TLDR: Attempting to practice kindness while holding unresolved fear creates internal conflict and inauthentic behavior. Rather than suppressing fear or forcing kindness through willpower, Sri Preethaji teaches that genuine compassion emerges naturally when the inner state shifts from fear-based reactivity to genuine peace and joy. This requires transformation of the root inner condition, not behavioral modification.
The Paradox of Forced Kindness
Most people approach kindness as a moral practice—something to cultivate through effort, discipline, or conscious choice. Yet the lived experience often contradicts this approach. When you attempt to "be kind" while carrying unprocessed fear, resentment, or anxiety, the kindness feels hollow. It backfires not because you lack sincerity, but because the foundation beneath the action is unstable.
Sri Preethaji identifies the core problem: you cannot generate authentic kindness from a fearful inner state. Fear and kindness operate from different frequencies. Fear contracts; it makes you defensive, suspicious, and self-protective. Kindness expands; it requires openness and trust. When you attempt to layer kindness over fear through sheer willpower, you create a fractured internal experience—part of you performing kindness while another part remains braced for threat.
Why Your Inner State Matters More Than Your Actions
Conventional self-help often emphasizes behavioral change: "Act kind and you'll become kind." This assumes that actions drive states. But the Oneness teachings invert this understanding: your inner state generates your actions naturally. When the inner state is fundamentally fearful or conflicted, even "kind" actions arise from a compromised place.
This is not about morality or judgment. It is observation. A person caught in fear-reactivity cannot authentically access the generosity, patience, or genuine care that real kindness requires. The actions may look kind externally, but they lack the frequency of genuine compassion. Others sense this discontinuity. Children especially perceive the gap between what an adult says and the inner state from which it flows.
Transformation, by contrast, works at the source. If the inner state shifts—if fear naturally resolves and peace becomes your baseline—then kindness flows without effort. It becomes effortless because it is no longer suppressed fear trying to perform virtue; it is the natural expression of a peaceful, open inner state.
Transformation vs. Suppression
Sri Preethaji emphasizes a critical distinction: don't suppress the fear—transform it. Suppression is the failed strategy that leads to forced kindness. You feel afraid, resentful, or contracted, but you push those feelings down and "choose to be kind" anyway. This creates an exhausting inner split. The suppressed material doesn't disappear; it accumulates and eventually leaks out as irritability, impatience, or withdrawal.

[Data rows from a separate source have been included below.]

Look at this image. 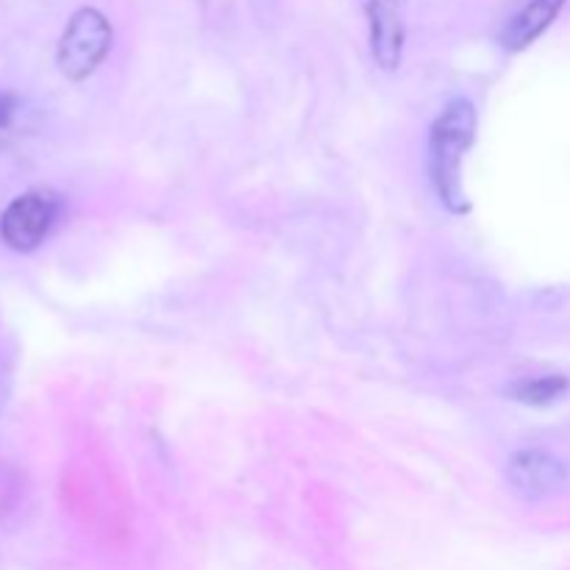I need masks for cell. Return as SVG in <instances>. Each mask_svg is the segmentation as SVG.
Instances as JSON below:
<instances>
[{"label":"cell","instance_id":"6da1fadb","mask_svg":"<svg viewBox=\"0 0 570 570\" xmlns=\"http://www.w3.org/2000/svg\"><path fill=\"white\" fill-rule=\"evenodd\" d=\"M476 134V109L471 100L456 98L443 109L429 131V178L440 204L451 215H465L468 206L462 189V159Z\"/></svg>","mask_w":570,"mask_h":570},{"label":"cell","instance_id":"7a4b0ae2","mask_svg":"<svg viewBox=\"0 0 570 570\" xmlns=\"http://www.w3.org/2000/svg\"><path fill=\"white\" fill-rule=\"evenodd\" d=\"M111 48V22L98 9H78L59 42V70L70 81H83L98 70Z\"/></svg>","mask_w":570,"mask_h":570},{"label":"cell","instance_id":"3957f363","mask_svg":"<svg viewBox=\"0 0 570 570\" xmlns=\"http://www.w3.org/2000/svg\"><path fill=\"white\" fill-rule=\"evenodd\" d=\"M56 215H59V198L48 189H33L6 206L0 217V237L9 248L28 254L42 245V239L53 228Z\"/></svg>","mask_w":570,"mask_h":570},{"label":"cell","instance_id":"277c9868","mask_svg":"<svg viewBox=\"0 0 570 570\" xmlns=\"http://www.w3.org/2000/svg\"><path fill=\"white\" fill-rule=\"evenodd\" d=\"M507 482L523 499H546L566 488L568 465L549 451L523 449L507 462Z\"/></svg>","mask_w":570,"mask_h":570},{"label":"cell","instance_id":"5b68a950","mask_svg":"<svg viewBox=\"0 0 570 570\" xmlns=\"http://www.w3.org/2000/svg\"><path fill=\"white\" fill-rule=\"evenodd\" d=\"M371 26V53L382 70L393 72L404 59L406 0H360Z\"/></svg>","mask_w":570,"mask_h":570},{"label":"cell","instance_id":"8992f818","mask_svg":"<svg viewBox=\"0 0 570 570\" xmlns=\"http://www.w3.org/2000/svg\"><path fill=\"white\" fill-rule=\"evenodd\" d=\"M568 0H529L521 11L510 20V26L504 28V45L510 53H521L529 45L538 42L546 31H549L551 22L560 17V11L566 9Z\"/></svg>","mask_w":570,"mask_h":570},{"label":"cell","instance_id":"52a82bcc","mask_svg":"<svg viewBox=\"0 0 570 570\" xmlns=\"http://www.w3.org/2000/svg\"><path fill=\"white\" fill-rule=\"evenodd\" d=\"M570 382L560 373L554 376H538V379H521V382L512 384L507 393L510 399H515L518 404L527 406H551L557 401H562L568 395Z\"/></svg>","mask_w":570,"mask_h":570},{"label":"cell","instance_id":"ba28073f","mask_svg":"<svg viewBox=\"0 0 570 570\" xmlns=\"http://www.w3.org/2000/svg\"><path fill=\"white\" fill-rule=\"evenodd\" d=\"M14 122H17V100L14 95L9 92H0V148L9 142L11 131H14Z\"/></svg>","mask_w":570,"mask_h":570}]
</instances>
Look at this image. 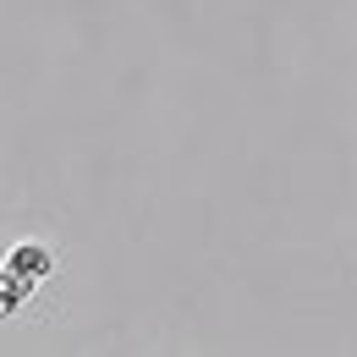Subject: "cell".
Returning <instances> with one entry per match:
<instances>
[{
    "mask_svg": "<svg viewBox=\"0 0 357 357\" xmlns=\"http://www.w3.org/2000/svg\"><path fill=\"white\" fill-rule=\"evenodd\" d=\"M11 269H22V275H45V269H50L45 248H17V259H11Z\"/></svg>",
    "mask_w": 357,
    "mask_h": 357,
    "instance_id": "cell-1",
    "label": "cell"
}]
</instances>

Transformation is different. It means attending to the root conditions that generate fear. Why are you afraid? What needs are unmet? What beliefs about safety or belonging underlie the fear? As these deeper patterns are seen and understood, the fear naturally loses its grip. You don't force kindness; you become naturally kinder because the inner obstruction has been removed.

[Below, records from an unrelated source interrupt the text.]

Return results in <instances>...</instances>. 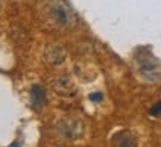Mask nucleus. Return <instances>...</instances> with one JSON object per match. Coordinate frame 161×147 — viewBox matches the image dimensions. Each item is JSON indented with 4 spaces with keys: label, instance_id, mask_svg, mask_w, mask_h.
Instances as JSON below:
<instances>
[{
    "label": "nucleus",
    "instance_id": "nucleus-3",
    "mask_svg": "<svg viewBox=\"0 0 161 147\" xmlns=\"http://www.w3.org/2000/svg\"><path fill=\"white\" fill-rule=\"evenodd\" d=\"M67 59V50L59 44H50L44 50V60L52 66H58L64 63Z\"/></svg>",
    "mask_w": 161,
    "mask_h": 147
},
{
    "label": "nucleus",
    "instance_id": "nucleus-7",
    "mask_svg": "<svg viewBox=\"0 0 161 147\" xmlns=\"http://www.w3.org/2000/svg\"><path fill=\"white\" fill-rule=\"evenodd\" d=\"M149 115H152V116H158V115H161V100L160 102H157L155 104L149 109Z\"/></svg>",
    "mask_w": 161,
    "mask_h": 147
},
{
    "label": "nucleus",
    "instance_id": "nucleus-4",
    "mask_svg": "<svg viewBox=\"0 0 161 147\" xmlns=\"http://www.w3.org/2000/svg\"><path fill=\"white\" fill-rule=\"evenodd\" d=\"M111 147H137V137L129 129L118 131L112 135Z\"/></svg>",
    "mask_w": 161,
    "mask_h": 147
},
{
    "label": "nucleus",
    "instance_id": "nucleus-9",
    "mask_svg": "<svg viewBox=\"0 0 161 147\" xmlns=\"http://www.w3.org/2000/svg\"><path fill=\"white\" fill-rule=\"evenodd\" d=\"M10 147H21V146H19V144H18V143H14V144H12V146H10Z\"/></svg>",
    "mask_w": 161,
    "mask_h": 147
},
{
    "label": "nucleus",
    "instance_id": "nucleus-8",
    "mask_svg": "<svg viewBox=\"0 0 161 147\" xmlns=\"http://www.w3.org/2000/svg\"><path fill=\"white\" fill-rule=\"evenodd\" d=\"M89 99L93 100V102H101V100L103 99V96H102V93H93V94L89 96Z\"/></svg>",
    "mask_w": 161,
    "mask_h": 147
},
{
    "label": "nucleus",
    "instance_id": "nucleus-5",
    "mask_svg": "<svg viewBox=\"0 0 161 147\" xmlns=\"http://www.w3.org/2000/svg\"><path fill=\"white\" fill-rule=\"evenodd\" d=\"M53 90L64 97H71L75 94V85L68 75H61L53 81Z\"/></svg>",
    "mask_w": 161,
    "mask_h": 147
},
{
    "label": "nucleus",
    "instance_id": "nucleus-1",
    "mask_svg": "<svg viewBox=\"0 0 161 147\" xmlns=\"http://www.w3.org/2000/svg\"><path fill=\"white\" fill-rule=\"evenodd\" d=\"M44 10L50 22L59 28H68L77 21L73 6L67 0H49Z\"/></svg>",
    "mask_w": 161,
    "mask_h": 147
},
{
    "label": "nucleus",
    "instance_id": "nucleus-6",
    "mask_svg": "<svg viewBox=\"0 0 161 147\" xmlns=\"http://www.w3.org/2000/svg\"><path fill=\"white\" fill-rule=\"evenodd\" d=\"M30 99H31V103L34 108H42L46 103V90L42 85L36 84L30 90Z\"/></svg>",
    "mask_w": 161,
    "mask_h": 147
},
{
    "label": "nucleus",
    "instance_id": "nucleus-2",
    "mask_svg": "<svg viewBox=\"0 0 161 147\" xmlns=\"http://www.w3.org/2000/svg\"><path fill=\"white\" fill-rule=\"evenodd\" d=\"M58 131L67 138H78L83 135L84 124L78 118H64L58 124Z\"/></svg>",
    "mask_w": 161,
    "mask_h": 147
}]
</instances>
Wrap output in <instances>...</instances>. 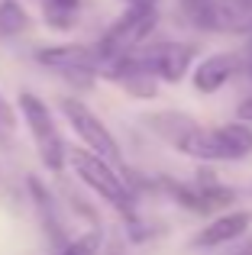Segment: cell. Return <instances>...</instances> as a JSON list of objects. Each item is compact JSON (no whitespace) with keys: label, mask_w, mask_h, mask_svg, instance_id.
<instances>
[{"label":"cell","mask_w":252,"mask_h":255,"mask_svg":"<svg viewBox=\"0 0 252 255\" xmlns=\"http://www.w3.org/2000/svg\"><path fill=\"white\" fill-rule=\"evenodd\" d=\"M68 162H71V168H75L78 178L88 187H94L104 200H110L126 220L136 217V197H132V191H129V181H126L110 162H104L101 155L84 152V149H68Z\"/></svg>","instance_id":"cell-1"},{"label":"cell","mask_w":252,"mask_h":255,"mask_svg":"<svg viewBox=\"0 0 252 255\" xmlns=\"http://www.w3.org/2000/svg\"><path fill=\"white\" fill-rule=\"evenodd\" d=\"M155 23H158L155 6H126L123 16H117L114 26L97 39V49H101V55H104V65L110 68L114 62L139 52L142 42L149 39V32L155 29ZM107 68H104V75H107Z\"/></svg>","instance_id":"cell-2"},{"label":"cell","mask_w":252,"mask_h":255,"mask_svg":"<svg viewBox=\"0 0 252 255\" xmlns=\"http://www.w3.org/2000/svg\"><path fill=\"white\" fill-rule=\"evenodd\" d=\"M36 62L45 65V68L58 71L62 78H68L75 87H91L97 75H104V55L101 49L94 45H78V42H68V45H45V49L36 52Z\"/></svg>","instance_id":"cell-3"},{"label":"cell","mask_w":252,"mask_h":255,"mask_svg":"<svg viewBox=\"0 0 252 255\" xmlns=\"http://www.w3.org/2000/svg\"><path fill=\"white\" fill-rule=\"evenodd\" d=\"M19 113H23L26 126H29L32 139H36V149H39V158H42V165L49 171H62L65 168V142H62V132H58L55 120H52V110L45 107L42 97H36V94L23 91L19 94Z\"/></svg>","instance_id":"cell-4"},{"label":"cell","mask_w":252,"mask_h":255,"mask_svg":"<svg viewBox=\"0 0 252 255\" xmlns=\"http://www.w3.org/2000/svg\"><path fill=\"white\" fill-rule=\"evenodd\" d=\"M62 113H65V120L75 126L78 136L88 142V149L94 152V155H101L104 162H110V165H114V168L126 178L123 152H120V145H117L114 132H110L107 126L101 123V117H97V113L91 110L84 100H78V97H65V100H62Z\"/></svg>","instance_id":"cell-5"},{"label":"cell","mask_w":252,"mask_h":255,"mask_svg":"<svg viewBox=\"0 0 252 255\" xmlns=\"http://www.w3.org/2000/svg\"><path fill=\"white\" fill-rule=\"evenodd\" d=\"M132 55H136V62L142 65L145 71H152L158 81L178 84L191 71L197 49L191 42H158V45H149V49L132 52Z\"/></svg>","instance_id":"cell-6"},{"label":"cell","mask_w":252,"mask_h":255,"mask_svg":"<svg viewBox=\"0 0 252 255\" xmlns=\"http://www.w3.org/2000/svg\"><path fill=\"white\" fill-rule=\"evenodd\" d=\"M249 230H252V210H230V213H220V217L210 220L194 236V246L197 249L230 246V243H236V239L249 236Z\"/></svg>","instance_id":"cell-7"},{"label":"cell","mask_w":252,"mask_h":255,"mask_svg":"<svg viewBox=\"0 0 252 255\" xmlns=\"http://www.w3.org/2000/svg\"><path fill=\"white\" fill-rule=\"evenodd\" d=\"M240 71V55H230V52H217V55H207L201 65L194 68L191 81H194L197 94H217L220 87L230 84V78Z\"/></svg>","instance_id":"cell-8"},{"label":"cell","mask_w":252,"mask_h":255,"mask_svg":"<svg viewBox=\"0 0 252 255\" xmlns=\"http://www.w3.org/2000/svg\"><path fill=\"white\" fill-rule=\"evenodd\" d=\"M217 32L252 36V0H217Z\"/></svg>","instance_id":"cell-9"},{"label":"cell","mask_w":252,"mask_h":255,"mask_svg":"<svg viewBox=\"0 0 252 255\" xmlns=\"http://www.w3.org/2000/svg\"><path fill=\"white\" fill-rule=\"evenodd\" d=\"M217 136H220L227 162H240V158L252 155V126L249 123H240V120L236 123H223V126H217Z\"/></svg>","instance_id":"cell-10"},{"label":"cell","mask_w":252,"mask_h":255,"mask_svg":"<svg viewBox=\"0 0 252 255\" xmlns=\"http://www.w3.org/2000/svg\"><path fill=\"white\" fill-rule=\"evenodd\" d=\"M181 13L194 29L217 32V0H181Z\"/></svg>","instance_id":"cell-11"},{"label":"cell","mask_w":252,"mask_h":255,"mask_svg":"<svg viewBox=\"0 0 252 255\" xmlns=\"http://www.w3.org/2000/svg\"><path fill=\"white\" fill-rule=\"evenodd\" d=\"M29 26V13L16 0H0V36H19Z\"/></svg>","instance_id":"cell-12"},{"label":"cell","mask_w":252,"mask_h":255,"mask_svg":"<svg viewBox=\"0 0 252 255\" xmlns=\"http://www.w3.org/2000/svg\"><path fill=\"white\" fill-rule=\"evenodd\" d=\"M97 252H101V233L91 230V233H84V236L71 239V243L58 246L55 255H97Z\"/></svg>","instance_id":"cell-13"},{"label":"cell","mask_w":252,"mask_h":255,"mask_svg":"<svg viewBox=\"0 0 252 255\" xmlns=\"http://www.w3.org/2000/svg\"><path fill=\"white\" fill-rule=\"evenodd\" d=\"M71 13H75V10H62V6H45V19H49V26H62V29H68V26H71Z\"/></svg>","instance_id":"cell-14"},{"label":"cell","mask_w":252,"mask_h":255,"mask_svg":"<svg viewBox=\"0 0 252 255\" xmlns=\"http://www.w3.org/2000/svg\"><path fill=\"white\" fill-rule=\"evenodd\" d=\"M236 120L240 123H249L252 126V94H246V97L236 104Z\"/></svg>","instance_id":"cell-15"},{"label":"cell","mask_w":252,"mask_h":255,"mask_svg":"<svg viewBox=\"0 0 252 255\" xmlns=\"http://www.w3.org/2000/svg\"><path fill=\"white\" fill-rule=\"evenodd\" d=\"M240 68L246 71V78L252 81V42L246 45V52H243V58H240Z\"/></svg>","instance_id":"cell-16"},{"label":"cell","mask_w":252,"mask_h":255,"mask_svg":"<svg viewBox=\"0 0 252 255\" xmlns=\"http://www.w3.org/2000/svg\"><path fill=\"white\" fill-rule=\"evenodd\" d=\"M230 255H252V233H249V236H243V239H240V246H236V249L230 252Z\"/></svg>","instance_id":"cell-17"},{"label":"cell","mask_w":252,"mask_h":255,"mask_svg":"<svg viewBox=\"0 0 252 255\" xmlns=\"http://www.w3.org/2000/svg\"><path fill=\"white\" fill-rule=\"evenodd\" d=\"M49 6H62V10H78V0H45Z\"/></svg>","instance_id":"cell-18"},{"label":"cell","mask_w":252,"mask_h":255,"mask_svg":"<svg viewBox=\"0 0 252 255\" xmlns=\"http://www.w3.org/2000/svg\"><path fill=\"white\" fill-rule=\"evenodd\" d=\"M0 117H3L6 123H13V110L6 107V100H3V97H0Z\"/></svg>","instance_id":"cell-19"},{"label":"cell","mask_w":252,"mask_h":255,"mask_svg":"<svg viewBox=\"0 0 252 255\" xmlns=\"http://www.w3.org/2000/svg\"><path fill=\"white\" fill-rule=\"evenodd\" d=\"M10 129H13V123H6V120L0 117V139H6V136H10Z\"/></svg>","instance_id":"cell-20"},{"label":"cell","mask_w":252,"mask_h":255,"mask_svg":"<svg viewBox=\"0 0 252 255\" xmlns=\"http://www.w3.org/2000/svg\"><path fill=\"white\" fill-rule=\"evenodd\" d=\"M126 3H129V6H155L158 0H126Z\"/></svg>","instance_id":"cell-21"},{"label":"cell","mask_w":252,"mask_h":255,"mask_svg":"<svg viewBox=\"0 0 252 255\" xmlns=\"http://www.w3.org/2000/svg\"><path fill=\"white\" fill-rule=\"evenodd\" d=\"M110 255H120V252H110Z\"/></svg>","instance_id":"cell-22"}]
</instances>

This approach aligns with contemplative and nondual traditions that teach awareness itself is transformative. When you bring conscious attention to fear without judgment or resistance, the fear shifts. It is not about willpower or moral effort; it is about consciousness itself.
The Inner State as the Real Work
From the perspective of Oneness teachings, the primary work is not behavioral—it is the cultivation and stabilization of an awakened inner state. This state is described as effortless joy, love, and compassion. These are not emotions you manufacture; they are the natural qualities of consciousness when it is no longer contracted by fear, belief, or identification with limitation.

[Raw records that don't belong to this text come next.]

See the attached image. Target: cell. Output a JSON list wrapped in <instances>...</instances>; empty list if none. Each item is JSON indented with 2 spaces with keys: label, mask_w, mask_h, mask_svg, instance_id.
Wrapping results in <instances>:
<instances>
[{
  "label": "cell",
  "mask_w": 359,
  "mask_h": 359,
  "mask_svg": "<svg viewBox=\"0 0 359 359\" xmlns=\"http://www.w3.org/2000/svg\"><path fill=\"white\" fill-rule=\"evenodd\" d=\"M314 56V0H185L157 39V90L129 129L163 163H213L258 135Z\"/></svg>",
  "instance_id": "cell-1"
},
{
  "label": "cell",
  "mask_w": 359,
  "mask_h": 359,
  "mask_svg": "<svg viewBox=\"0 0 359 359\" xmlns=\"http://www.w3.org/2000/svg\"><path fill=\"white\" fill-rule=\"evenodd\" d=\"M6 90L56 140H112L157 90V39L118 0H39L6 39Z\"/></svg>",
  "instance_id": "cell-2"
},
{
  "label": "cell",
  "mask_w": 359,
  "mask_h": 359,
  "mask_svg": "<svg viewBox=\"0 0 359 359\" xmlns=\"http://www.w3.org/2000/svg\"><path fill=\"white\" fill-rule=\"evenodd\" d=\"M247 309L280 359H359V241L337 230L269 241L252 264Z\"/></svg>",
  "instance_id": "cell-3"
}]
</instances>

When you operate from this state, kindness is not an achievement or a performance. It is simply what flows. You become naturally patient with difficulty because the inner state itself is spacious. You become naturally generous because there is no sense of scarcity or threat. You become naturally compassionate because you recognize the fear and contraction in others, having resolved it in yourself.
This is why many spiritual paths emphasize meditation, self-inquiry, or devotional practices that shift consciousness itself rather than practices aimed at behavior modification.
The Invitation to Awakening
Sri Preethaji & Sri Krishnaji invite practitioners to the Oneness Global Summit 2026 with the promise of awakening to "effortless joy, love, and compassion." This is not motivational rhetoric. It is a pointer to a genuinely different mode of being—one where kindness, love, and joy are not achievements but the baseline of an awakened consciousness.
The work, then, is not to become a kinder person. The work is to awaken to what you already are beneath the layers of fear and contraction. From that place, kindness is inevitable.
Where to go from here
If forced kindness feels exhausting or inauthentic, begin by observing your inner state without judgment. What fear or contraction is present? Rather than overriding it with behavioral kindness, turn attention toward understanding it. Meditation, self-inquiry, or working with a guide who understands consciousness transformation can help resolve these root patterns. As the inner state naturally opens, you will discover that kindness, compassion, and joy are not things to practice—they are what emerges when the obstacles to your true nature dissolve.